- _Exercise prompt_
Quote the lines of the listing below word for word, beginning at the line that contains "Is (143,74) further" and stopping after the line that contains "9.16 meters". Give only those lines.

- _Data listing_
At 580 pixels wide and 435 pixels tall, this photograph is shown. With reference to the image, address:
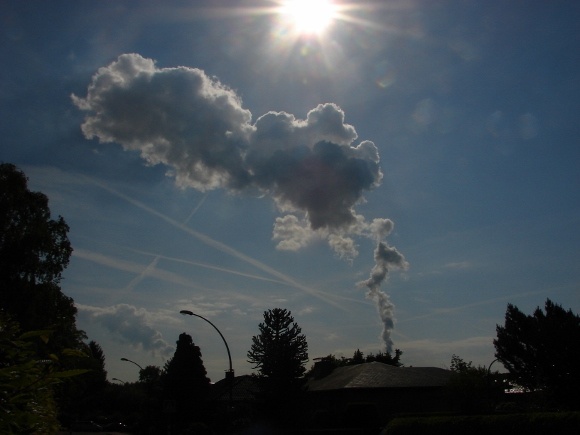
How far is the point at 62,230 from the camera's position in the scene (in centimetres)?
3375

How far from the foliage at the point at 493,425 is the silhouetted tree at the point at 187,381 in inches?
1090

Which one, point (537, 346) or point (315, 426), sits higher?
point (537, 346)

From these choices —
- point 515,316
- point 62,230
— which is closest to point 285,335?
point 62,230

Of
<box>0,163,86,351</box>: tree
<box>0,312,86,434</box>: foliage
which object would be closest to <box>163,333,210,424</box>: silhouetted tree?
<box>0,163,86,351</box>: tree

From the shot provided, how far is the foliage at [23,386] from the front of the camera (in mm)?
2248

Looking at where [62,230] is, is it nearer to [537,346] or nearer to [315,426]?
[315,426]

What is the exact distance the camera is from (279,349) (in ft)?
120

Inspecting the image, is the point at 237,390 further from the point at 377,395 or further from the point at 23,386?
the point at 23,386

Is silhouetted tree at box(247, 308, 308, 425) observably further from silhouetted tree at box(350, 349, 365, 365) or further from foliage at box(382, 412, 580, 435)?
silhouetted tree at box(350, 349, 365, 365)

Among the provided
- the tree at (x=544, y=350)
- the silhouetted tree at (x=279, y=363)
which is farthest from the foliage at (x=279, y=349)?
the tree at (x=544, y=350)

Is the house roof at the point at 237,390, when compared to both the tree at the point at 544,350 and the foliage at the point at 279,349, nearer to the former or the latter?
the foliage at the point at 279,349

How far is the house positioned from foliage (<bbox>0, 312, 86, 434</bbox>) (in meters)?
36.0

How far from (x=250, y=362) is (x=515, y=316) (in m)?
46.9

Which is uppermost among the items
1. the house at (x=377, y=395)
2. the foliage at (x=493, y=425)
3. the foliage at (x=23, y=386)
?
the house at (x=377, y=395)
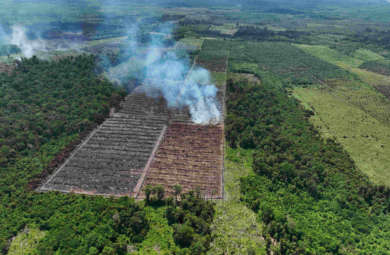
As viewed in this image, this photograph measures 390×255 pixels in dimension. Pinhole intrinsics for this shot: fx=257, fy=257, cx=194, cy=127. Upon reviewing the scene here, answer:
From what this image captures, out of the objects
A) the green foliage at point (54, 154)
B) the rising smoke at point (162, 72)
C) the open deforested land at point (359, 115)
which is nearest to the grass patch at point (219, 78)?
the rising smoke at point (162, 72)

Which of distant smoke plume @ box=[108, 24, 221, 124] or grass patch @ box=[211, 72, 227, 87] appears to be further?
grass patch @ box=[211, 72, 227, 87]

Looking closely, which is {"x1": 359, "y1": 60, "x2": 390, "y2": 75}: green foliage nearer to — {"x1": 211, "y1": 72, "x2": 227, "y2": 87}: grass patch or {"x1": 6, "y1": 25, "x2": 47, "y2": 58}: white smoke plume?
{"x1": 211, "y1": 72, "x2": 227, "y2": 87}: grass patch

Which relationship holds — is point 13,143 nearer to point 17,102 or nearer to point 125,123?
point 17,102

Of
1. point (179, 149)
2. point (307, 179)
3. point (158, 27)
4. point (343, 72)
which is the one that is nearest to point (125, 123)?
point (179, 149)

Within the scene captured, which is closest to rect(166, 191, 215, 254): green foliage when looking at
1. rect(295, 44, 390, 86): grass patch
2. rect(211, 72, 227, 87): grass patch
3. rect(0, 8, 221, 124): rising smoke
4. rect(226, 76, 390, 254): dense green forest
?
rect(226, 76, 390, 254): dense green forest

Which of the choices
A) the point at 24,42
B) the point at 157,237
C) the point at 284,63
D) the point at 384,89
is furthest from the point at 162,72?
the point at 384,89

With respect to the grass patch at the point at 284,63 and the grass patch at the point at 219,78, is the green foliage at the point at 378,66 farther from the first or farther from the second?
the grass patch at the point at 219,78

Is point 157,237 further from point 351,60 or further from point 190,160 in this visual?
point 351,60
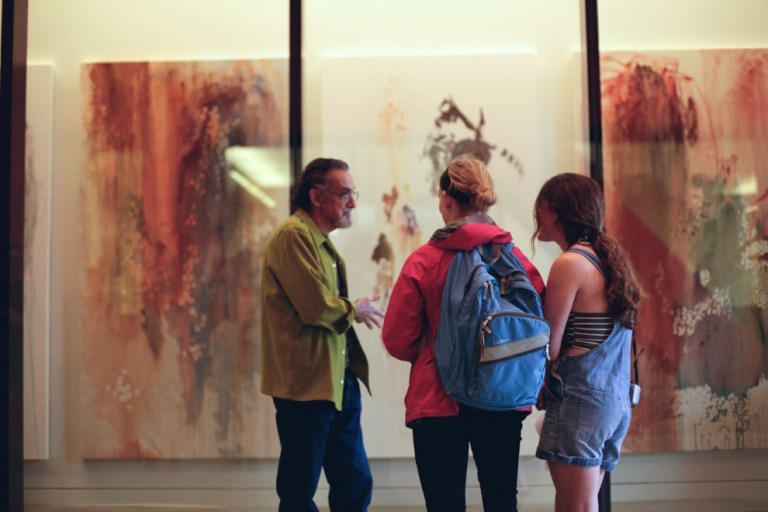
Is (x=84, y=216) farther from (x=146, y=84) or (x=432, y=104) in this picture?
(x=432, y=104)

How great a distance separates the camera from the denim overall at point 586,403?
7.87ft

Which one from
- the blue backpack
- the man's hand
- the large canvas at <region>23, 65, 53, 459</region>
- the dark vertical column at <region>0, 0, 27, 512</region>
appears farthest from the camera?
the large canvas at <region>23, 65, 53, 459</region>

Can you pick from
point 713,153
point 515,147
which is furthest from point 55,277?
point 713,153

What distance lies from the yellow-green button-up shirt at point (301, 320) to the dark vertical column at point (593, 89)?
66.2 inches

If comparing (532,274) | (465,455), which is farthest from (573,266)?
(465,455)

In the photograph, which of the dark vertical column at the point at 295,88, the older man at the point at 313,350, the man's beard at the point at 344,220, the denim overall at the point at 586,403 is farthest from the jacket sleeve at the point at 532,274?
the dark vertical column at the point at 295,88

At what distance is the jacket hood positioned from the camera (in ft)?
8.05

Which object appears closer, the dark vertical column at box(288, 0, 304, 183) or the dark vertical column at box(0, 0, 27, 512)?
the dark vertical column at box(0, 0, 27, 512)

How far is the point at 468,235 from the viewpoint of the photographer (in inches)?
96.7

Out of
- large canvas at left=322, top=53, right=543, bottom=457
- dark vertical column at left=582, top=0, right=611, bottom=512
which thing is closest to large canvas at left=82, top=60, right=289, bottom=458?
large canvas at left=322, top=53, right=543, bottom=457

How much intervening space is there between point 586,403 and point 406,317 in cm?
63

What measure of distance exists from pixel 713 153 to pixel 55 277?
11.9 feet

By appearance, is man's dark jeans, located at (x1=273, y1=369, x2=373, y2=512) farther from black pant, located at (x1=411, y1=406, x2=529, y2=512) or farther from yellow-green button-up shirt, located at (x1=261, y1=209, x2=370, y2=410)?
black pant, located at (x1=411, y1=406, x2=529, y2=512)

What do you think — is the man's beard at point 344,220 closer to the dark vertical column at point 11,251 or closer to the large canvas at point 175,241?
the large canvas at point 175,241
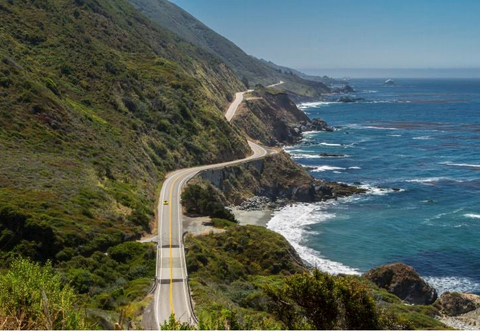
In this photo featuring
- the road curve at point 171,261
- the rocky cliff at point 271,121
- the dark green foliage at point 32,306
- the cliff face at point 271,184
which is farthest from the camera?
the rocky cliff at point 271,121

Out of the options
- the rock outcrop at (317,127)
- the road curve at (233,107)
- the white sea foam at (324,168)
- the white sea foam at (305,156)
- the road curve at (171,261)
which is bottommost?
the white sea foam at (324,168)

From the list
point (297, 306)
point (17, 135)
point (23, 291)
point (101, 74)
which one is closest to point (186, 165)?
point (101, 74)

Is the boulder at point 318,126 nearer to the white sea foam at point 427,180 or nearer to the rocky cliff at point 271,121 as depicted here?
the rocky cliff at point 271,121

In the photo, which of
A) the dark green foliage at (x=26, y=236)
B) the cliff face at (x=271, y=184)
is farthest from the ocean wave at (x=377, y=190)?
the dark green foliage at (x=26, y=236)

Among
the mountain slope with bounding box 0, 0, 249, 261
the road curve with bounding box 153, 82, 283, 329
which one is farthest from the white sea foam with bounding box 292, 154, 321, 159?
the road curve with bounding box 153, 82, 283, 329

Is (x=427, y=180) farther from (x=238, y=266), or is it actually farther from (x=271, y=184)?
(x=238, y=266)
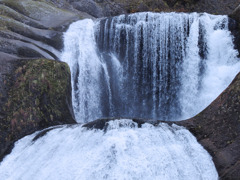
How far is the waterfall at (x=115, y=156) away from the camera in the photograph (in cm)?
661

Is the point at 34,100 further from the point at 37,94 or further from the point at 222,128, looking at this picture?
the point at 222,128

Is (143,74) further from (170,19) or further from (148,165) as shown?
Result: (148,165)

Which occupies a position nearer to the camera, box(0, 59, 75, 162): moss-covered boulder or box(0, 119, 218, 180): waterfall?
box(0, 119, 218, 180): waterfall

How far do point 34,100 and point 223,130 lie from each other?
6026mm

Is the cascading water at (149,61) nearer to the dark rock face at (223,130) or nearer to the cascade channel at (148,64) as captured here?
the cascade channel at (148,64)

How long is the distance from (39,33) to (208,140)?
28.8 ft


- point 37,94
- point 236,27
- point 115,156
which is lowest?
point 115,156

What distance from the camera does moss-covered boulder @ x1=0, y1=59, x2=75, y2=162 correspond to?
9.16 meters

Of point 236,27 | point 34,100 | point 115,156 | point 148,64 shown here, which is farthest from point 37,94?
point 236,27

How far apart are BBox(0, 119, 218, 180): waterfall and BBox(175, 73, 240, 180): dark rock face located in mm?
285

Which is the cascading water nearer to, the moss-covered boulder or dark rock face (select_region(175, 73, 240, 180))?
the moss-covered boulder

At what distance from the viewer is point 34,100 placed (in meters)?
9.59

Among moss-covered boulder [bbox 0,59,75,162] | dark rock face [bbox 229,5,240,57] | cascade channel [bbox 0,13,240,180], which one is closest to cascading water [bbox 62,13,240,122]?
cascade channel [bbox 0,13,240,180]

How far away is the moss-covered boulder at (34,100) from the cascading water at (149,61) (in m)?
2.13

- _Solution to this task_
Is (143,74) further from (170,19) or further from (148,165) as shown?
Result: (148,165)

Which occupies a position nearer to the camera, box(0, 59, 75, 162): moss-covered boulder or box(0, 119, 218, 180): waterfall?
box(0, 119, 218, 180): waterfall

How far do point 34,100 and point 223,130 lie from each other?
6026mm

Is the cascading water at (149,61) nearer to the dark rock face at (223,130) or nearer to the cascade channel at (148,64) as captured here?
the cascade channel at (148,64)

How long is the distance from (39,33) to (208,140)?
28.8 ft


- point 37,94
- point 236,27
- point 115,156
which is lowest?
point 115,156

What distance from the camera does moss-covered boulder @ x1=0, y1=59, x2=75, y2=162 correspond to?
9.16 meters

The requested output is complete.